Een BV neemt medio december 1997 van haar dochtermaatschappij de vordering over die de dochter heeft op de aandeelhouder van de BV. De vordering bedraagt ƒ 2.245.000; de koopsom wordt schuldig gebleven. Deze schuld wordt verrekend met de uitkering van dividend door de dochter aan de BV. De BV keert vervolgens een dividend uit aan de aandeelhouder en verrekent dit met de vordering, die de BV op de aandeelhouder heeft. In de jaarrekening en de aangifte vennootschapsbelasting van de BV worden deze transacties verwerkt alsof ze begin januari hebben plaatsgevonden. De bedoeling daarvan is te voorkomen dat de aandeelhouder rente moet betalen aan de dochtermaatschappij, die hij niet in aftrek op zijn inkomen kan brengen vanwege de ingevoerde beperking van de aftrekbaarheid van rente. In de aangifte vennootschapsbelasting van de BV is een bedrag aan rente, betaald aan de dochtermaatschappij, in mindering gebracht op de winst.
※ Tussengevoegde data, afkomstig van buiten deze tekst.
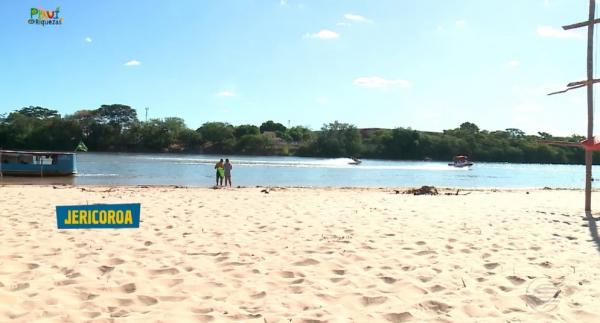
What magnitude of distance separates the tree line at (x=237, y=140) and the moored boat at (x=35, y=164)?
85590 millimetres

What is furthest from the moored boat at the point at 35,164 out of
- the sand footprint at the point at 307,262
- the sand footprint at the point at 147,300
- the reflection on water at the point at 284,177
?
the sand footprint at the point at 147,300

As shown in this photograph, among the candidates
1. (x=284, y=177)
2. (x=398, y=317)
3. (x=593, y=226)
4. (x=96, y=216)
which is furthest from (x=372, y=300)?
(x=284, y=177)

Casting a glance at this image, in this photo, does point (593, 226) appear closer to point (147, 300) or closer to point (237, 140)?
point (147, 300)

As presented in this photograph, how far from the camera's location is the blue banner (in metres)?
5.17

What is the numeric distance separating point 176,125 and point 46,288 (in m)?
124

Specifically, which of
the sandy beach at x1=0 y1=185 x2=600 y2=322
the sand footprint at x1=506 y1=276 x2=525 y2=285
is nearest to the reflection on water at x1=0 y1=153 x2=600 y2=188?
the sandy beach at x1=0 y1=185 x2=600 y2=322

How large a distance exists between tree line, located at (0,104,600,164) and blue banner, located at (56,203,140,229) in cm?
11210

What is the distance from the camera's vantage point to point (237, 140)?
122312mm

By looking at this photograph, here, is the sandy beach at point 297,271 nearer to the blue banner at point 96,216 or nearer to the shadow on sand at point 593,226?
the shadow on sand at point 593,226

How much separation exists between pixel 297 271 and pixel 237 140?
119 metres

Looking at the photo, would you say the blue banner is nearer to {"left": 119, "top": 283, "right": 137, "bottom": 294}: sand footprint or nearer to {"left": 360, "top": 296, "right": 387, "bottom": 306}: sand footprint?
{"left": 119, "top": 283, "right": 137, "bottom": 294}: sand footprint

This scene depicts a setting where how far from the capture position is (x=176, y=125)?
124 meters

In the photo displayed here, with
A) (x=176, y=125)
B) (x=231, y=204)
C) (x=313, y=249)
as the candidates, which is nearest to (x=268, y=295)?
(x=313, y=249)

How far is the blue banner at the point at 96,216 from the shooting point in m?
5.17
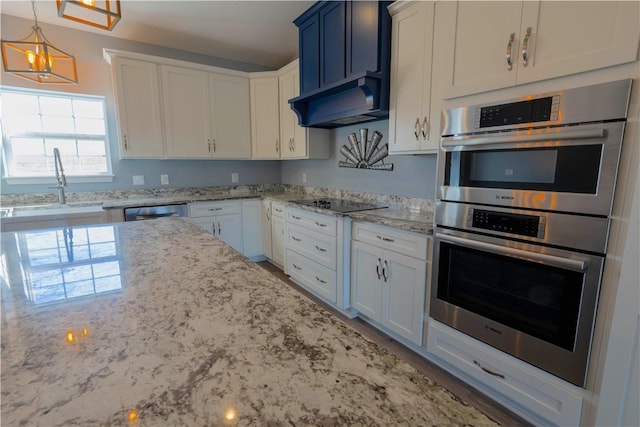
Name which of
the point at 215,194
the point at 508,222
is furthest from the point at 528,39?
the point at 215,194

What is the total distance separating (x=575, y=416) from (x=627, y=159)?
1095 mm

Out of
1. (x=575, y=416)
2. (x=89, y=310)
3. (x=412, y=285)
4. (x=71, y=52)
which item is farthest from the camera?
(x=71, y=52)

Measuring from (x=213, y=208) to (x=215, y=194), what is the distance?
593 mm

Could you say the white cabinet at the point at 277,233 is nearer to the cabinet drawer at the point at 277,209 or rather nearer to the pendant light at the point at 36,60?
the cabinet drawer at the point at 277,209

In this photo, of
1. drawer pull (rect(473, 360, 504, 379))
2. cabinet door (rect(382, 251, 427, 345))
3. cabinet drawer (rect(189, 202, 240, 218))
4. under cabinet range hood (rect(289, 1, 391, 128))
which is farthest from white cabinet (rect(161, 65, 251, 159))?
drawer pull (rect(473, 360, 504, 379))

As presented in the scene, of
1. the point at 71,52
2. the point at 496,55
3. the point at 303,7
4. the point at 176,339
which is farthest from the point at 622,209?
the point at 71,52

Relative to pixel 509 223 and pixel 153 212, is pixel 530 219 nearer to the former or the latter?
pixel 509 223

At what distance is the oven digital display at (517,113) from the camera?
128cm

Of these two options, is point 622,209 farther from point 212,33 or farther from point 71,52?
point 71,52

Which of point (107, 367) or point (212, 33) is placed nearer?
point (107, 367)

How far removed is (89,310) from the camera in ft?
2.26

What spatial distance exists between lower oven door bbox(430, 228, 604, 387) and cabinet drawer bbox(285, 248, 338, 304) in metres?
1.00

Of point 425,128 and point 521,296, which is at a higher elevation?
point 425,128

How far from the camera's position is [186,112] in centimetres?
341
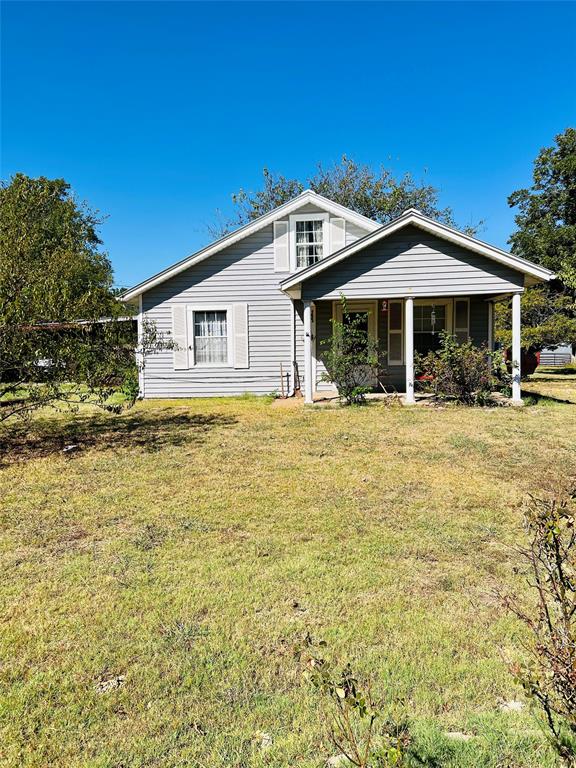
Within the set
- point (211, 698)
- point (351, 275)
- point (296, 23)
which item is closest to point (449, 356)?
point (351, 275)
De inspecteur corrigeert deze renteaftrek omdat naar zijn mening sprake is van niet-aftrekbare rente. Na de vaststelling van de aanslag vindt een onderzoek van de FIOD plaats, waaruit blijkt, dat de transacties in december hebben plaatsgevonden. Dat onderzoek brengt de inspecteur tot een ander standpunt. De rente, die de BV aan de dochtermaatschappij heeft betaald over de periode van 1 januari 1997 tot medio december 1997 is wel aftrekbaar, maar de BV had die rente aan de aandeelhouder moeten doorberekenen. Door dat niet te doen heeft de BV een verkapt dividend uitgekeerd aan de aandeelhouder. De correctie blijft in stand, maar nu als niet ontvangen rente. Het deel van de rente, dat betrekking heeft op de periode van medio tot eind december 1997 merkt de inspecteur nog steeds aan als niet-aftrekbaar. Het Hof is het eens met de inspecteur, dat de transacties medio december hebben plaatsgevonden. Naar het oordeel van het Hof kan er over de periode van 1 januari 1997 tot medio december geen sprake zijn van rente, die de BV aan de dochter moet betalen, omdat er tot die tijd geen schuld was. De correctie van de inspecteur wordt voor dat gedeelte ongedaan gemaakt. Volgens het Hof had de inspecteur ofwel de rente in het geheel als niet aftrekbaar moeten aanmerken in verband met een uitdeling door de BV aan de aandeelhouder ofwel een uitdeling aan de aandeelhouder bij de dochtermaatschappij moeten stellen en daar de winst corrigeren. Het Hof is met de inspecteur van oordeel, dat de rente over de tweede helft van december niet aftrekbaar is.